==== EXTRACTED ENTRIES ====

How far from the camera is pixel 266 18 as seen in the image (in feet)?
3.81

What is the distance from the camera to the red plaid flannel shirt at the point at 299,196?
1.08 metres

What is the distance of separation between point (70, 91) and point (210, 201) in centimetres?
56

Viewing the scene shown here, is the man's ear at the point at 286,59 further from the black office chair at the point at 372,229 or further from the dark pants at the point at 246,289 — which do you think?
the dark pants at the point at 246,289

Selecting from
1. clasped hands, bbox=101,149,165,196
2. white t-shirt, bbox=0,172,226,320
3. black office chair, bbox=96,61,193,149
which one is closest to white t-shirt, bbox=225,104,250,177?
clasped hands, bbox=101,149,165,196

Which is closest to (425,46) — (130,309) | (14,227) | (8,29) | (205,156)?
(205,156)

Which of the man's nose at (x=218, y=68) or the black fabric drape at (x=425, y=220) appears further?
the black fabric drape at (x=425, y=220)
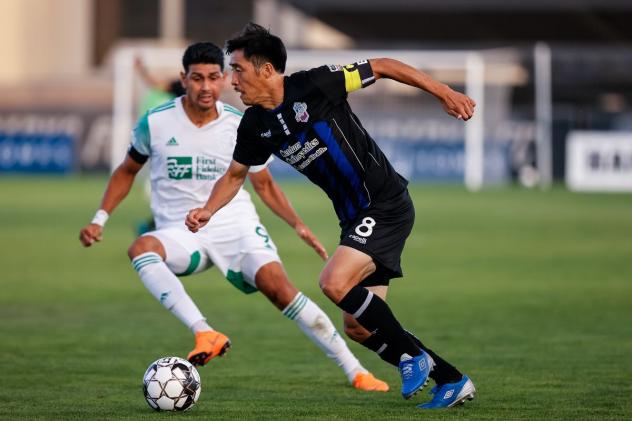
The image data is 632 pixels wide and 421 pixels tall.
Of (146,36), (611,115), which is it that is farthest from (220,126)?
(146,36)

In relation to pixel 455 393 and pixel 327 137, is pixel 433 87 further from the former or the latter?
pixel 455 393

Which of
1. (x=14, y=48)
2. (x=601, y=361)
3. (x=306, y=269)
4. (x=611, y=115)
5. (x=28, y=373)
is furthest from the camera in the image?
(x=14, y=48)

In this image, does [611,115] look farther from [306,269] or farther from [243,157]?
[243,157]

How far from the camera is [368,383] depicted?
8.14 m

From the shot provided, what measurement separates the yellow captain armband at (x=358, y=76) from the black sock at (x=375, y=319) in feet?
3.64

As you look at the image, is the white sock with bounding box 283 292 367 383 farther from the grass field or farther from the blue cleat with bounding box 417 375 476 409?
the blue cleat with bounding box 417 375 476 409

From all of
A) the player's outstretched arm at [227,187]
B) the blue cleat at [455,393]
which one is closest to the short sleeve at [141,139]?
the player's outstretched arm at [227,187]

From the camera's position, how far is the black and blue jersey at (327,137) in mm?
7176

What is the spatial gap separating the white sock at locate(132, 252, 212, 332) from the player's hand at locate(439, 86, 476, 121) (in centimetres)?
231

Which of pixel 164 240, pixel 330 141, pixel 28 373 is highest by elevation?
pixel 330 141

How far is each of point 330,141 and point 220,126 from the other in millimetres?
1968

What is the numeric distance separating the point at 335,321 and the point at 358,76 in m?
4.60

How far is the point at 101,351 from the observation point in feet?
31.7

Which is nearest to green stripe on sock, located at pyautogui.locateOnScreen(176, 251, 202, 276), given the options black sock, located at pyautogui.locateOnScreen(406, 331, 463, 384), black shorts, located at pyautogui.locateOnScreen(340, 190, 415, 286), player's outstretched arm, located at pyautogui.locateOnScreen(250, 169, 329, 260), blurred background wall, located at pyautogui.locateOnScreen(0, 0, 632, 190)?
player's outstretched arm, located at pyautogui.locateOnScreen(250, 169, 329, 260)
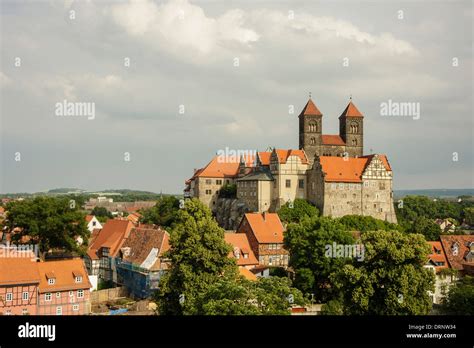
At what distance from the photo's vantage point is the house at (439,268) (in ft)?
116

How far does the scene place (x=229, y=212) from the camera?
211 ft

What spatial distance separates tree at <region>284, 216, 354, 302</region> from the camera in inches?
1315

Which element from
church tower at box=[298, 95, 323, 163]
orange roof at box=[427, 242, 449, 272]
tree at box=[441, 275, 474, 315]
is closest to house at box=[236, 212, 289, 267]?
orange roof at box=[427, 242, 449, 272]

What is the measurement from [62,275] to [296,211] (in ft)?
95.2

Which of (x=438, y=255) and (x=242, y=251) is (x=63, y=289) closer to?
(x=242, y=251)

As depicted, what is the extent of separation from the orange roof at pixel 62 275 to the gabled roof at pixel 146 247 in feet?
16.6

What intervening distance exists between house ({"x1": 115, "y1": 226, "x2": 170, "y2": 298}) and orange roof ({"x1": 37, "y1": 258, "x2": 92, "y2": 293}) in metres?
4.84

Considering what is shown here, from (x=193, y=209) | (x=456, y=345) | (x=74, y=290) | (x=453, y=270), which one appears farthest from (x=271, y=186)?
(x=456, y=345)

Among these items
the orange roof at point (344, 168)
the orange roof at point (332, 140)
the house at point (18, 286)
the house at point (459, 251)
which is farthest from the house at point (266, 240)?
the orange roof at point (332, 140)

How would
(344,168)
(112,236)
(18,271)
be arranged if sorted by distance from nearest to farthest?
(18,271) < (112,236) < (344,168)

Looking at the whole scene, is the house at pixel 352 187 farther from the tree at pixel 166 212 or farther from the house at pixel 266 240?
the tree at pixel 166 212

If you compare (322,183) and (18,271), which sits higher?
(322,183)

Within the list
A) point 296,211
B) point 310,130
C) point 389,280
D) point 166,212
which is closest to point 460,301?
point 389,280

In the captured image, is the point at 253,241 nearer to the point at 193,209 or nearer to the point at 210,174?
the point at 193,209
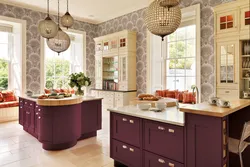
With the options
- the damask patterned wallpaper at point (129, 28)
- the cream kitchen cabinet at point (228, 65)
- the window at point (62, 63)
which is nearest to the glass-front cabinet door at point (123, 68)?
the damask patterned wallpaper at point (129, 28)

====

> **WHAT IS BEING ASKED**:
Update the listing above by replacing every instance of "camera" with "viewer" and keeping all other text unchanged. Reproduce the entire listing, omitting the pictures.

> **EXPECTED ANSWER**:
How far from the viewer is pixel 266 18 as seen in the image (in feet)?
3.81

What is the distance from the viewer to the red plaid flannel shirt at the point at 299,196?
1.08 metres

What is the distance of separation between point (70, 91) and point (210, 201) in centimetres?
56

Viewing the scene shown here, is the man's ear at the point at 286,59 further from the black office chair at the point at 372,229 or further from the dark pants at the point at 246,289 — which do you think?
the dark pants at the point at 246,289

Selecting from
1. clasped hands, bbox=101,149,165,196
2. white t-shirt, bbox=0,172,226,320
3. black office chair, bbox=96,61,193,149
which one is closest to white t-shirt, bbox=225,104,250,177?
clasped hands, bbox=101,149,165,196

Which is closest to (425,46) — (130,309) | (14,227) | (8,29) | (205,156)?
(205,156)

Which of the man's nose at (x=218, y=68) or the black fabric drape at (x=425, y=220) appears further?
the black fabric drape at (x=425, y=220)
The image data is 632 pixels wide and 421 pixels tall.
Of (146,36), (611,115), which is it that is farthest from (220,126)?
(146,36)

In relation to pixel 455 393 and pixel 327 137, is pixel 433 87 further from the former or the latter?
pixel 455 393

Which of
1. (x=14, y=48)
2. (x=601, y=361)
3. (x=306, y=269)
4. (x=611, y=115)
5. (x=28, y=373)
is furthest from the viewer in the image?
(x=14, y=48)

In this image, does [611,115] look farther from [306,269] or farther from [243,157]?
[243,157]

How far from the viewer is [368,383] depicted?
8.14 m

From the shot provided, what measurement separates the yellow captain armband at (x=358, y=76) from the black sock at (x=375, y=319) in feet?
3.64

As you look at the image, is the white sock with bounding box 283 292 367 383 farther from the grass field or farther from the blue cleat with bounding box 417 375 476 409?
the blue cleat with bounding box 417 375 476 409

From all of
A) the player's outstretched arm at [227,187]
B) the blue cleat at [455,393]
which one is closest to the short sleeve at [141,139]?
the player's outstretched arm at [227,187]

From the viewer's position, how far is the black and blue jersey at (327,137) in mm?
7176

What is the spatial gap separating the white sock at locate(132, 252, 212, 332) from the player's hand at locate(439, 86, 476, 121) (in centimetres)?
231

Which of pixel 164 240, pixel 330 141, pixel 28 373 is highest by elevation?
pixel 330 141

How far is each of point 330,141 and point 220,126 from the other in millimetres?
1968

What is the numeric distance separating the point at 335,321 and the point at 358,76 in m?
4.60

How far is the point at 101,351 from the observation point in feet?
31.7

Which is nearest to green stripe on sock, located at pyautogui.locateOnScreen(176, 251, 202, 276), given the options black sock, located at pyautogui.locateOnScreen(406, 331, 463, 384), black shorts, located at pyautogui.locateOnScreen(340, 190, 415, 286), player's outstretched arm, located at pyautogui.locateOnScreen(250, 169, 329, 260), blurred background wall, located at pyautogui.locateOnScreen(0, 0, 632, 190)?
player's outstretched arm, located at pyautogui.locateOnScreen(250, 169, 329, 260)
At what distance from the photo's vantage point is the house at (439,268) (in ft)?
116

How far does the scene place (x=229, y=212) from the viewer?
211 ft

What spatial distance separates tree at <region>284, 216, 354, 302</region> from the viewer in inches?
1315

Which element from
church tower at box=[298, 95, 323, 163]
orange roof at box=[427, 242, 449, 272]
tree at box=[441, 275, 474, 315]
is closest to house at box=[236, 212, 289, 267]?
orange roof at box=[427, 242, 449, 272]

What is the measurement from [62,275] to [296,211] (in ft)?
95.2

Which of (x=438, y=255) and (x=242, y=251) is (x=63, y=289) closer to?
(x=242, y=251)

As depicted, what is the extent of separation from the orange roof at pixel 62 275 to the gabled roof at pixel 146 247 in feet?
16.6

What intervening distance exists between house ({"x1": 115, "y1": 226, "x2": 170, "y2": 298}) and orange roof ({"x1": 37, "y1": 258, "x2": 92, "y2": 293}) in metres?
4.84

Considering what is shown here, from (x=193, y=209) | (x=456, y=345) | (x=74, y=290) | (x=453, y=270), which one appears farthest from (x=271, y=186)?
(x=456, y=345)

Among these items
the orange roof at point (344, 168)
the orange roof at point (332, 140)
the house at point (18, 286)
the house at point (459, 251)
which is farthest from the house at point (266, 240)?
the orange roof at point (332, 140)

How would
(344,168)
(112,236)
(18,271)
be arranged if sorted by distance from nearest to farthest?
(18,271) < (112,236) < (344,168)

Looking at the whole scene, is the house at pixel 352 187 farther from the tree at pixel 166 212 or farther from the house at pixel 266 240?
the tree at pixel 166 212

If you compare (322,183) and (18,271), which sits higher?
(322,183)

Within the list
A) point 296,211
B) point 310,130
C) point 389,280
D) point 166,212
which is closest to point 460,301?
point 389,280

In the captured image, is the point at 253,241 nearer to the point at 193,209 or nearer to the point at 210,174?
the point at 193,209
With the options
- the damask patterned wallpaper at point (129, 28)
- the cream kitchen cabinet at point (228, 65)
- the window at point (62, 63)
which is nearest to the glass-front cabinet door at point (123, 68)?
the damask patterned wallpaper at point (129, 28)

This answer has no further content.